[A block of data]

·····

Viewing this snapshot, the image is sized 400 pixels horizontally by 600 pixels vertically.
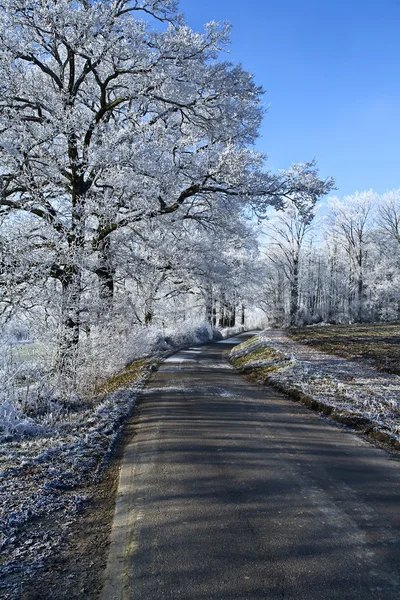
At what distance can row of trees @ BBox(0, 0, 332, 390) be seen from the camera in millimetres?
10789

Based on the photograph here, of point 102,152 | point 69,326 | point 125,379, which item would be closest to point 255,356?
point 125,379

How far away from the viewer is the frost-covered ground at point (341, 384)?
7.30 m

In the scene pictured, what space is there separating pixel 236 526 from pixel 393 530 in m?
1.40

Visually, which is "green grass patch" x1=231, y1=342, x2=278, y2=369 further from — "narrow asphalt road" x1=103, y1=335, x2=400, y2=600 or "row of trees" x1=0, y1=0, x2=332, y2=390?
"narrow asphalt road" x1=103, y1=335, x2=400, y2=600

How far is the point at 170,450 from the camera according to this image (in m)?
5.93

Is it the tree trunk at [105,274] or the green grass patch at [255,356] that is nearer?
the tree trunk at [105,274]

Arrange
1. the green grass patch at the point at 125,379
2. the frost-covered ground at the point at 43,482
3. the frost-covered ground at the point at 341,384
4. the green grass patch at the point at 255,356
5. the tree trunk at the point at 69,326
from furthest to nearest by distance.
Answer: the green grass patch at the point at 255,356 < the green grass patch at the point at 125,379 < the tree trunk at the point at 69,326 < the frost-covered ground at the point at 341,384 < the frost-covered ground at the point at 43,482

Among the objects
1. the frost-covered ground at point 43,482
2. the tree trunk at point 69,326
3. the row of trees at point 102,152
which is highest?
the row of trees at point 102,152

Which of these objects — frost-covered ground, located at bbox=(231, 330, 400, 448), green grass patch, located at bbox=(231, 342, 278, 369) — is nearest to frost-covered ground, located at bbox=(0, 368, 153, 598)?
frost-covered ground, located at bbox=(231, 330, 400, 448)

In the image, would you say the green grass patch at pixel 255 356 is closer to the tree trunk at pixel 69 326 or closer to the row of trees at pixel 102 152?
the row of trees at pixel 102 152

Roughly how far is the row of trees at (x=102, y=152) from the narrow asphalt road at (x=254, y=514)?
18.8 feet

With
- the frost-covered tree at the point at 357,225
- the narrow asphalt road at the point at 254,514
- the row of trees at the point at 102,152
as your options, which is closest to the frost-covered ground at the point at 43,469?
the narrow asphalt road at the point at 254,514

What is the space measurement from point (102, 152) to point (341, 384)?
8.63 metres

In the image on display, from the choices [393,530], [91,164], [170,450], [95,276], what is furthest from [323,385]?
[91,164]
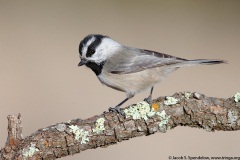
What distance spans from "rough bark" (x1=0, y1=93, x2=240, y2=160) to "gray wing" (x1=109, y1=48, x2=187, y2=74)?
66 centimetres

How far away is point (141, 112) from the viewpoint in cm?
233

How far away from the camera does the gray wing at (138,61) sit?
9.82 feet

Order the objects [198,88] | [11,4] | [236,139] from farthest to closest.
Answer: [11,4] → [198,88] → [236,139]

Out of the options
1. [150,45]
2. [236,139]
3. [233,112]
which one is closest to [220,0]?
[150,45]

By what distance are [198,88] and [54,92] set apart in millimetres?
1375

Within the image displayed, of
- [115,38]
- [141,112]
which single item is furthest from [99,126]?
[115,38]

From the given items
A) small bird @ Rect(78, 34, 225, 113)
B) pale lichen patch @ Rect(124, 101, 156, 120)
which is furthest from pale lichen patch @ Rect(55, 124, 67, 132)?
small bird @ Rect(78, 34, 225, 113)

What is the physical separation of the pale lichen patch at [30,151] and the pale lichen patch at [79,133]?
7.8 inches

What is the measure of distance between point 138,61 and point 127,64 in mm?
83

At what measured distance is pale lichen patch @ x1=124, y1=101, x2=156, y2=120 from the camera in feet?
7.63

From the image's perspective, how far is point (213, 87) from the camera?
4352 mm

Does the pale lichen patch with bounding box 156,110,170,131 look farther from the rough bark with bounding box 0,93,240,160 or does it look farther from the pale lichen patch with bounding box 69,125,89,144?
the pale lichen patch with bounding box 69,125,89,144

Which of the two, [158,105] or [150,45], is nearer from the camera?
[158,105]

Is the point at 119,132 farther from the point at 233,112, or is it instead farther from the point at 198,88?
the point at 198,88
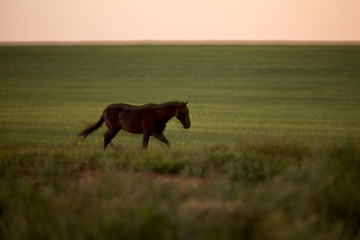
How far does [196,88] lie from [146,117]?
25.4 m

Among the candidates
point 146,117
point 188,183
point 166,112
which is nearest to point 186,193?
point 188,183

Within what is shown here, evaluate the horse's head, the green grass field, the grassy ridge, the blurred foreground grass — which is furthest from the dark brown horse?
the grassy ridge

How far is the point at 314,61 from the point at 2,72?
24.8 m

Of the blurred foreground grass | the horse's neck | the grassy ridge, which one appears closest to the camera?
the blurred foreground grass

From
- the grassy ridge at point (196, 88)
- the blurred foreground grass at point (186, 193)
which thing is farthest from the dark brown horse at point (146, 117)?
the grassy ridge at point (196, 88)

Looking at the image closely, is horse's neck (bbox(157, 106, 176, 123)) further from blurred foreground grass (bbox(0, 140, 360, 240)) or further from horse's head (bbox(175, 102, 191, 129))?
blurred foreground grass (bbox(0, 140, 360, 240))

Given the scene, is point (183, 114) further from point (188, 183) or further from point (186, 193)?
point (186, 193)

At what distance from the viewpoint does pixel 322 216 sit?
7953mm

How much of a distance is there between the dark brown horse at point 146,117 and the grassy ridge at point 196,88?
277 cm

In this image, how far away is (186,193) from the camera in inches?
337

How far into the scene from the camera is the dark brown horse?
13.6 meters

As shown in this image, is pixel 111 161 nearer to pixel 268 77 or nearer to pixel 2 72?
pixel 268 77

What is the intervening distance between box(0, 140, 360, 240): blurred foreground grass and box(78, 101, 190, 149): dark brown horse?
1806 millimetres

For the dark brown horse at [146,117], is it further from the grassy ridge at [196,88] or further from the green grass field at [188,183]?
the grassy ridge at [196,88]
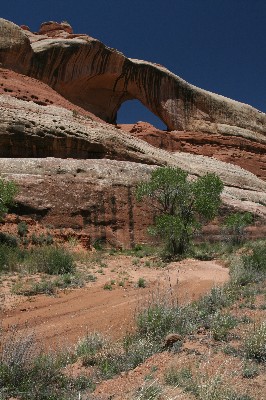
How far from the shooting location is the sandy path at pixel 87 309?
6.86m

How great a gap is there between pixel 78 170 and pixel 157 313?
1540cm

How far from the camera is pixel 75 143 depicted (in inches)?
893

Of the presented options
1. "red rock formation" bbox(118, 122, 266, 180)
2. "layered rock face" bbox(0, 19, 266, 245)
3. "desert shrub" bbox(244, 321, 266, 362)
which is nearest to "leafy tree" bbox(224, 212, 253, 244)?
"layered rock face" bbox(0, 19, 266, 245)

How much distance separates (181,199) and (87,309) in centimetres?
1106

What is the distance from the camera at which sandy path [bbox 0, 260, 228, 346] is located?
686 centimetres

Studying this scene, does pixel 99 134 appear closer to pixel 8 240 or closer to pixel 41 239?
pixel 41 239

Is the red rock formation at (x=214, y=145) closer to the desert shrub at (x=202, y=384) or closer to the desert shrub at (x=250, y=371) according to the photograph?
the desert shrub at (x=250, y=371)

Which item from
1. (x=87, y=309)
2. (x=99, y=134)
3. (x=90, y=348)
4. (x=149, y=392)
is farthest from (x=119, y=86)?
(x=149, y=392)

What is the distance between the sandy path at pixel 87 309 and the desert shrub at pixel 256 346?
2.24 m

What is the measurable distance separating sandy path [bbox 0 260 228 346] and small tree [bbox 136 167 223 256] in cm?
528

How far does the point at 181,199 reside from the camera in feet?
61.5

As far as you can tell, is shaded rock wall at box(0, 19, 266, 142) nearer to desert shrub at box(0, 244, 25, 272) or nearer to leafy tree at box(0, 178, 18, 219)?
leafy tree at box(0, 178, 18, 219)

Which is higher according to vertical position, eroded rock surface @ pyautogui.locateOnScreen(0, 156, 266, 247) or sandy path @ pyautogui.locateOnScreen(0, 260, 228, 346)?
eroded rock surface @ pyautogui.locateOnScreen(0, 156, 266, 247)

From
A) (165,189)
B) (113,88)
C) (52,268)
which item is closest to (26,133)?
(165,189)
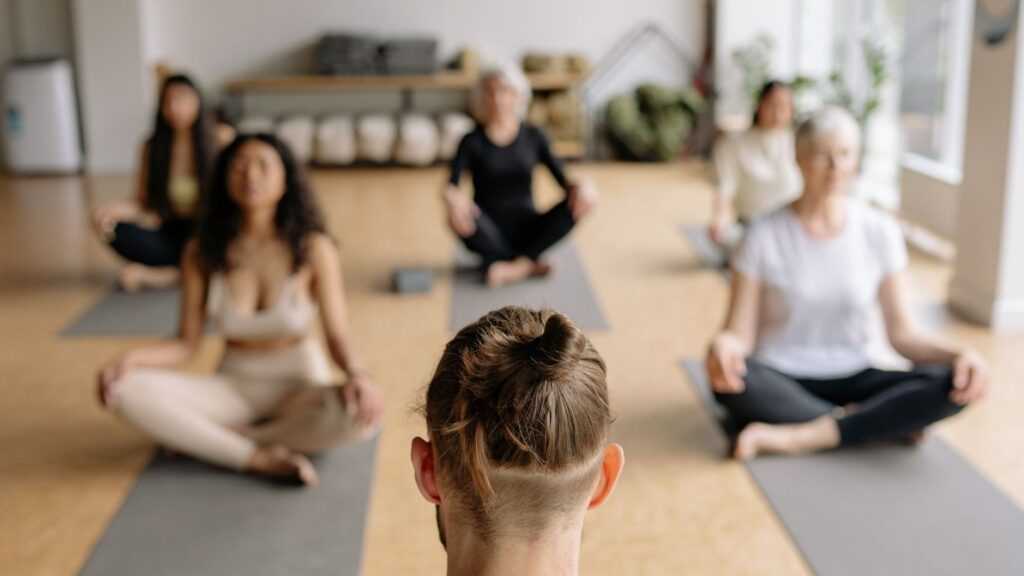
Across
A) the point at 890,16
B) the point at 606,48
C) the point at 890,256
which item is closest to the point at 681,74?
the point at 606,48

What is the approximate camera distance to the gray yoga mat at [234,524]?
8.25ft

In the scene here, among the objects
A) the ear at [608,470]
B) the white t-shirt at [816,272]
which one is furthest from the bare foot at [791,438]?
the ear at [608,470]

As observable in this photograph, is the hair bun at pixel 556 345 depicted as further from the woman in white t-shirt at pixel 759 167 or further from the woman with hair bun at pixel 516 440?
the woman in white t-shirt at pixel 759 167

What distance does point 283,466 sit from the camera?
2.90 metres

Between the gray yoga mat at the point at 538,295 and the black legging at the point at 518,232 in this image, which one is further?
the black legging at the point at 518,232

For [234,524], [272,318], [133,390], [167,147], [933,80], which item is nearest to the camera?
[234,524]

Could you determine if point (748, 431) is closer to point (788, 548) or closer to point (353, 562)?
point (788, 548)

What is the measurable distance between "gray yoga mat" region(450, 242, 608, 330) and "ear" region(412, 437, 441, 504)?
317 centimetres

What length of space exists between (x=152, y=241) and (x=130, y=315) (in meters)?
0.43

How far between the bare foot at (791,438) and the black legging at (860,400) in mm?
23

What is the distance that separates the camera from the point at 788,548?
258 cm

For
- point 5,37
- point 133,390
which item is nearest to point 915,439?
point 133,390

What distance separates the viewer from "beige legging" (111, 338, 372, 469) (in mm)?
2908

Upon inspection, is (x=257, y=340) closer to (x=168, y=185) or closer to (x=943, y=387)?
(x=943, y=387)
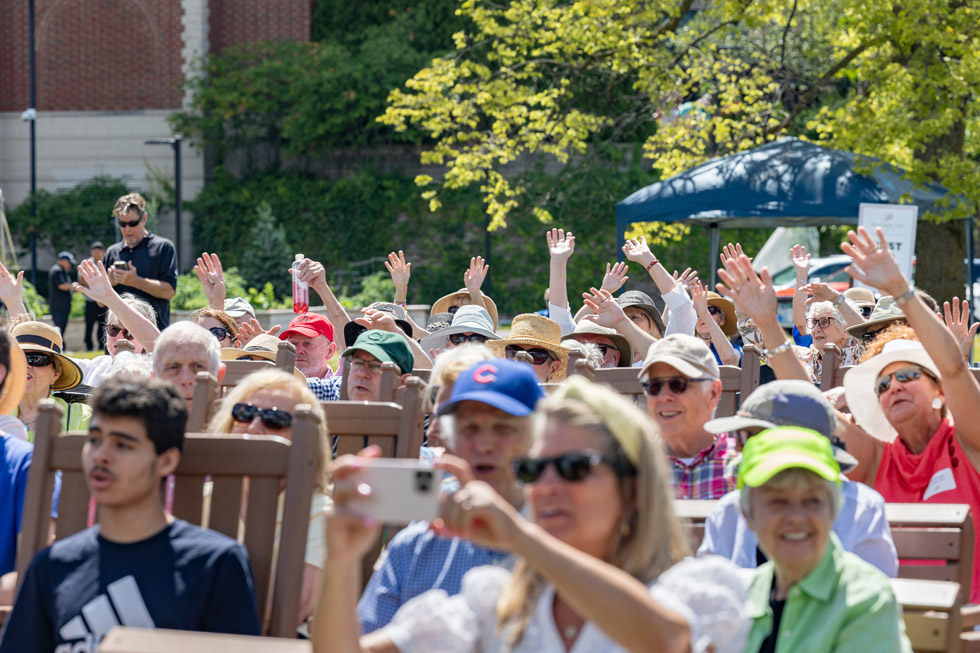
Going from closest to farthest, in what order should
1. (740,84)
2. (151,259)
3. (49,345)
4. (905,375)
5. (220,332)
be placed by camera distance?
(905,375) → (49,345) → (220,332) → (151,259) → (740,84)

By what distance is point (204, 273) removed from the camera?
8.12 m

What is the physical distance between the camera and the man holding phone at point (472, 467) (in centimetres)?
279

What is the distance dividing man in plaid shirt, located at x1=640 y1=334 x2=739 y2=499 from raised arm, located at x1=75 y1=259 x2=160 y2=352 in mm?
2992

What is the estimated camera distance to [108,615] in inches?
114

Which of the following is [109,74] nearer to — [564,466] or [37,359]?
[37,359]

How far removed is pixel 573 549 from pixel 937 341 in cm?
210

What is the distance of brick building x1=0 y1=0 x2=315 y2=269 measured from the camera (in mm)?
31141

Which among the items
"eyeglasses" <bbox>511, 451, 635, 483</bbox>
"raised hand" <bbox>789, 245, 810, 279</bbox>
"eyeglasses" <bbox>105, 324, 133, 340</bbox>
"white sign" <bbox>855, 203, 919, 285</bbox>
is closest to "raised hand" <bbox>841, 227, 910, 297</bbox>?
"eyeglasses" <bbox>511, 451, 635, 483</bbox>

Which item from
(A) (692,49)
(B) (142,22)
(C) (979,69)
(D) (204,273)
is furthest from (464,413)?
(B) (142,22)

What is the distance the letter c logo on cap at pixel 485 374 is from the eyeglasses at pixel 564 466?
2.05ft

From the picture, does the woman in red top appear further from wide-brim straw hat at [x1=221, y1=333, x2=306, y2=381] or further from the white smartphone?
wide-brim straw hat at [x1=221, y1=333, x2=306, y2=381]

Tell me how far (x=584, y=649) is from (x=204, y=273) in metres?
6.31

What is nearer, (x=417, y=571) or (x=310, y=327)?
(x=417, y=571)

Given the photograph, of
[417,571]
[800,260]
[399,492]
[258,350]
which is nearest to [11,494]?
[417,571]
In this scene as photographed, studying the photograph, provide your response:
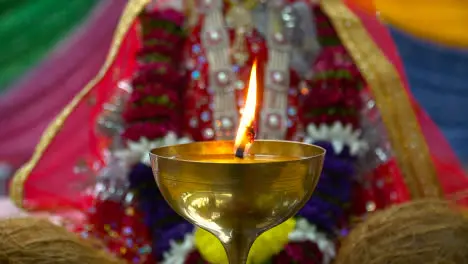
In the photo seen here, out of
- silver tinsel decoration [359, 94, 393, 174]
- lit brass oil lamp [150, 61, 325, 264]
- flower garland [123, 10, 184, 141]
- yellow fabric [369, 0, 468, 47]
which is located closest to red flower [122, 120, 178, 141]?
flower garland [123, 10, 184, 141]

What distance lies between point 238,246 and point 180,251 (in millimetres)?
324

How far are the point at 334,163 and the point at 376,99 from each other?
0.42ft

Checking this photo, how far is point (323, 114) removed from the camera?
74cm

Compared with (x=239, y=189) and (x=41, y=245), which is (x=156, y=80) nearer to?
(x=41, y=245)

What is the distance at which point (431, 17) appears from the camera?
1104mm

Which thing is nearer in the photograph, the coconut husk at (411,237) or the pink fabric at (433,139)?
the coconut husk at (411,237)

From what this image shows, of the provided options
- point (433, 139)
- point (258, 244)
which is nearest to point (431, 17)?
point (433, 139)

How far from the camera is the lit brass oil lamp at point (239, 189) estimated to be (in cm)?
32

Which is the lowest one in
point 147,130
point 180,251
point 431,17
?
point 180,251

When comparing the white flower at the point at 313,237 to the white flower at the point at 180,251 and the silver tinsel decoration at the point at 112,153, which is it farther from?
the silver tinsel decoration at the point at 112,153

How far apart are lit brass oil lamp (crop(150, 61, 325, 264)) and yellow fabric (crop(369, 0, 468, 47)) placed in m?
0.78

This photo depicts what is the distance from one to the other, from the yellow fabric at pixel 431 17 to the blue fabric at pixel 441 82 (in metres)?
0.02

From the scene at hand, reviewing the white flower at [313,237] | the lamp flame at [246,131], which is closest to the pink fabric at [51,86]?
the white flower at [313,237]

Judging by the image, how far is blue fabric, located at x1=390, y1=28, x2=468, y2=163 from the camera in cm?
115
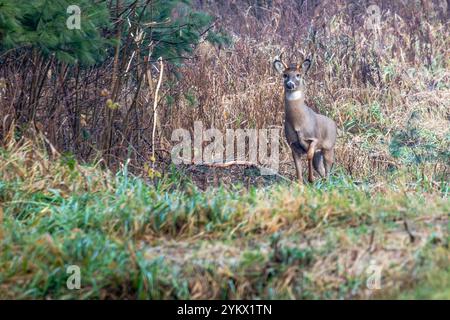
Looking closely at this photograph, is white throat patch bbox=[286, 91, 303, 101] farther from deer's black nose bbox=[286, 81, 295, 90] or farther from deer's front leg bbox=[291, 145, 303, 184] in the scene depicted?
deer's front leg bbox=[291, 145, 303, 184]

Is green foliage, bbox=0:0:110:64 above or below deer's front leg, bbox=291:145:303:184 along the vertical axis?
above

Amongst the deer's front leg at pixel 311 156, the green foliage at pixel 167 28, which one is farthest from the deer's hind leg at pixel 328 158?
the green foliage at pixel 167 28

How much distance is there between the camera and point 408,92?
1482 centimetres

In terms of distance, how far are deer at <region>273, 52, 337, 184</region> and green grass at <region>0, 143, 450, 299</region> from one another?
10.3 ft

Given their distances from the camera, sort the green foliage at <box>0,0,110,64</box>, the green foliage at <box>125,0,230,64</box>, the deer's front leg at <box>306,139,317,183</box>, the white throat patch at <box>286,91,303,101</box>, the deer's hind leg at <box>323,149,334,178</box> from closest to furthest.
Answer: the green foliage at <box>0,0,110,64</box> → the green foliage at <box>125,0,230,64</box> → the deer's front leg at <box>306,139,317,183</box> → the white throat patch at <box>286,91,303,101</box> → the deer's hind leg at <box>323,149,334,178</box>

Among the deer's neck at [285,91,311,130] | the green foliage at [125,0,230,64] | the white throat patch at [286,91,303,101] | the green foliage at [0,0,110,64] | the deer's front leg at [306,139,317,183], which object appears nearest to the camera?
the green foliage at [0,0,110,64]

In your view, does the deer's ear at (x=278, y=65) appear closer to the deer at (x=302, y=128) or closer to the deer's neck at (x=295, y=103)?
the deer at (x=302, y=128)

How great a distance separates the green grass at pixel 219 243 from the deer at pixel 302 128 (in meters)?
3.14

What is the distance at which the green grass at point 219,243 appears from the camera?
6684mm

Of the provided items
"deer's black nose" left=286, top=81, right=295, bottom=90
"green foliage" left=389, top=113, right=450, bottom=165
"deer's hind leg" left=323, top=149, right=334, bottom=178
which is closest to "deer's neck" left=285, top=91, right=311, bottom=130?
"deer's black nose" left=286, top=81, right=295, bottom=90

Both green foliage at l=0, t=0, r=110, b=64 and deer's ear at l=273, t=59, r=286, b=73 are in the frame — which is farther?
deer's ear at l=273, t=59, r=286, b=73

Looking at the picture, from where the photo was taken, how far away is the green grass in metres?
6.68

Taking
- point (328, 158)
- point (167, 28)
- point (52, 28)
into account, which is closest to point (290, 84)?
point (328, 158)

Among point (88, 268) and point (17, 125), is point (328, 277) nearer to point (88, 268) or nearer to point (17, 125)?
point (88, 268)
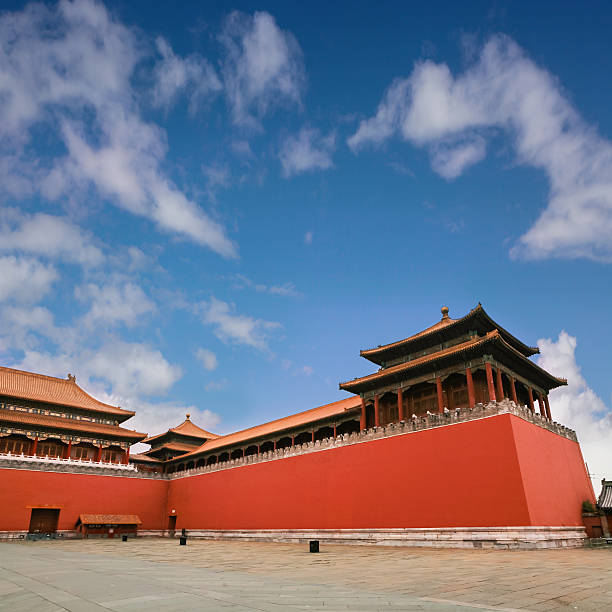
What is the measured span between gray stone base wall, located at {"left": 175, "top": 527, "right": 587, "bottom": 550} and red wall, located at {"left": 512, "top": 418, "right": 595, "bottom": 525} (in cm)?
41

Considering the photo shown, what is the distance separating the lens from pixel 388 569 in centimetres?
1080

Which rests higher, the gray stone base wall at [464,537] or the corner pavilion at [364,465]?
the corner pavilion at [364,465]

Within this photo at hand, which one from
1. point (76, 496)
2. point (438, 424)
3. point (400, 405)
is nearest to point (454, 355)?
point (438, 424)

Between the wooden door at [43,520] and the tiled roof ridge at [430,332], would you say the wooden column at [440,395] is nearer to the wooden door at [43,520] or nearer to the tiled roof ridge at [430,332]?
the tiled roof ridge at [430,332]

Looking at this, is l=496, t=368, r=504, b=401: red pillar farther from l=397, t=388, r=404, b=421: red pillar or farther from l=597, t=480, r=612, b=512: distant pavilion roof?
l=597, t=480, r=612, b=512: distant pavilion roof

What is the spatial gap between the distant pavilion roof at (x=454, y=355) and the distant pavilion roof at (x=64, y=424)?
66.4 ft

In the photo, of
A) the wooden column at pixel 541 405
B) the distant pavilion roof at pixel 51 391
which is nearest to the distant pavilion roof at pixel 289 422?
the distant pavilion roof at pixel 51 391

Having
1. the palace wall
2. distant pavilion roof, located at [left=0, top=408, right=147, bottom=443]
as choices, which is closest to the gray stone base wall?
the palace wall

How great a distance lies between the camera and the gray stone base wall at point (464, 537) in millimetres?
14961

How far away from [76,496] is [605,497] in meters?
29.4

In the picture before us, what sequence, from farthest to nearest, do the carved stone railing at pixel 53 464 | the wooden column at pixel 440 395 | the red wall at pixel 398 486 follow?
the carved stone railing at pixel 53 464 → the wooden column at pixel 440 395 → the red wall at pixel 398 486

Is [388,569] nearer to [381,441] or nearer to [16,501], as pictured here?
[381,441]

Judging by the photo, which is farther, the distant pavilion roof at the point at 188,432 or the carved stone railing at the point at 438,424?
the distant pavilion roof at the point at 188,432

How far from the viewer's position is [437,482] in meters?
17.7
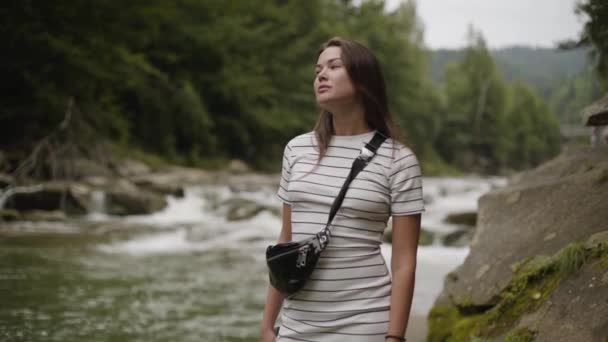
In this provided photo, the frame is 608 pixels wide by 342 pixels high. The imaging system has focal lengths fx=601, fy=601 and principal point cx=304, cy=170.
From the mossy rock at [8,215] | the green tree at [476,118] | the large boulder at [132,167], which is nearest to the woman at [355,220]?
the mossy rock at [8,215]

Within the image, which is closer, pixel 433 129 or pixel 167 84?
pixel 167 84

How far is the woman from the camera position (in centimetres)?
187

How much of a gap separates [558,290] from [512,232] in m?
1.35

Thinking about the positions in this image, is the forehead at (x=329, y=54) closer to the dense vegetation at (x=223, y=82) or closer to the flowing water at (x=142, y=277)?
the dense vegetation at (x=223, y=82)

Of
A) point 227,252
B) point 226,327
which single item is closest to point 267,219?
point 227,252

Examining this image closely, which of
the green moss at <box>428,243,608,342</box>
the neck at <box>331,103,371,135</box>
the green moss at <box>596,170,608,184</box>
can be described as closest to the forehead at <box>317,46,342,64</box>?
the neck at <box>331,103,371,135</box>

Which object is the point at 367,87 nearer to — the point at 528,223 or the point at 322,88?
the point at 322,88

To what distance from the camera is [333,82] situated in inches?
78.4

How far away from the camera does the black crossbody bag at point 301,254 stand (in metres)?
1.85

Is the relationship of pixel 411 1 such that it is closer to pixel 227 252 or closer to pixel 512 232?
pixel 227 252

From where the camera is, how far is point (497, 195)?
4.78 metres

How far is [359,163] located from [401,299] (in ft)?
1.45

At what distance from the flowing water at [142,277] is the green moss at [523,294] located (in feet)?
7.69

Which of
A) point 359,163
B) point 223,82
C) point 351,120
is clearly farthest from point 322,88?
point 223,82
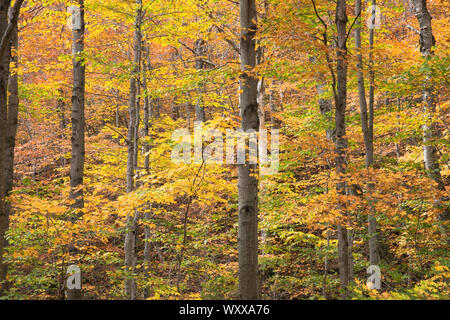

·····

▸ **Set task**: How many lines of the data above contain the string "ridge"? Matches are case-sensitive; give only the number.

▸ **Exercise output**: 10